Exercises =
A. Decide whether each statement agrees with the research profile of the Beyer group given below, before the records: (i) the group found that chronic exposure to TNF can cause T cell dysfunction in chronic viral infections; (ii) the group described, without outside collaborators, how early embryonic macrophages settle tissues; (iii) in Treg cells, loss of the major prostaglandin E2 metabolizing enzyme leads to insulin resistance. Answer yes or no for each and quote the deciding words of the profile.
B. Extend the research profile of the Beyer group, given below ahead of the records, with further text that picks up after its final sentence.

Text under study =
The group of Dr. Beyer is highly interested in unraveling the molecular events in innate and adaptive immune cells resulting in their activation and functional reprogramming contributing to the development of neurodegenerative disorders.
One main research focus is the characterization of regulatory T cells, T cell differentiation and T cell exhaustion. Seminal work of the group could show the importance of the chromatin remodeler special AT-rich binding protein 1 (Satb1) for the function of Treg cells and peripheral T cells and its influence on the development of autoimmunity. Furthermore, the group could show that chronic exposure to the proinflammatory cytokine TNF can be causative for T cells dysfunction in chronic viral infections. Following up on these observations, the group is currently assessing the importance of T cells for CNS pathology.
An additional research focus is the understanding of myeloid cell activation and differentiation. Here the group contributed over the last years to our understanding of myeloid cell polarization and dendritic cell development. Together with colleagues in New York and Vienna the group could recently describe how early embryonic macrophages settle tissues and receive tissue derived signals to differentiate into microglia and tissue-associated macrophages. Current interests concentrate on the transcriptional and epigenetic characterization of microglia in neurodegenerative diseases.
A longstanding interest of the group has been to characterize the role of important transcription factors and chromatin remodelers for the development and differentiation of T cells. Here, the group has recently identified a novel transcription factor specifically expressed in Treg cells and characterized a novel suppressor mechanisms particularly important in adipose tissue. Loss of the major prostaglandin E2 metabolizing enzyme in Treg cells results in the development of insulin resistance through accumulation of non-functional Treg cells.

Entries shown =
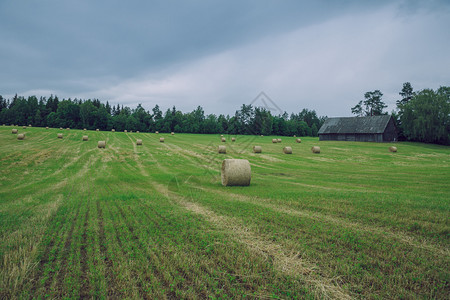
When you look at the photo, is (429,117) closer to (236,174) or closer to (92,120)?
(236,174)

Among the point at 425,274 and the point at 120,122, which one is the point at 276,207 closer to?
the point at 425,274

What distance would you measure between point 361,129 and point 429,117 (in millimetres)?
17179

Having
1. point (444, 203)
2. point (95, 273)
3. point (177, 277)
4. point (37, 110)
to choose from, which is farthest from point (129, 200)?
point (37, 110)

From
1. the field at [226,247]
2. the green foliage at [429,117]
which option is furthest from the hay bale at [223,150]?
the green foliage at [429,117]

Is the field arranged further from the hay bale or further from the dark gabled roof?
the dark gabled roof

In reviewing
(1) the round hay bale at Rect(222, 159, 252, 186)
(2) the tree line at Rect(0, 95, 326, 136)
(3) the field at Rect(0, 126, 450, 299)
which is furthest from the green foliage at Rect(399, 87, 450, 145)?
(1) the round hay bale at Rect(222, 159, 252, 186)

Task-by-task answers =
A.
(i) Yes: "chronic exposure to the proinflammatory cytokine TNF can be causative for T cells dysfunction in chronic viral infections"
(ii) No: "Together with colleagues in New York and Vienna the group could recently describe how early embryonic macrophages settle tissues"
(iii) Yes: "Loss of the major prostaglandin E2 metabolizing enzyme in Treg cells results in the development of insulin resistance through accumulation of non-functional Treg cells"

B.
High-throughput single-cell approaches, both on protein (multi-parameter flow cytometry, >30) and transcriptomic level (single-cell RNA-seq), are key technologies the group is using to characterize cellular heterogeneity and identify important cell subpopulations and developmental pathways contributing to immune responses. We now want to establish the combination of sigle-cell Omics with multi-parameter flow cytometry as a model for 1) the discovery and validation of cellular heterogeneity during neurodegeneration and 2) the identification of key molecular drivers of the pathological process.
In addition, the group is highly active in the application of genetic engineering using TALEN and CRISPR/Cas9 technology to perform gain- and loss-of-function experiments, specifically perturbing transcription, and identifying genomic regulatory elements contributing to repression or enhancement of gene expression.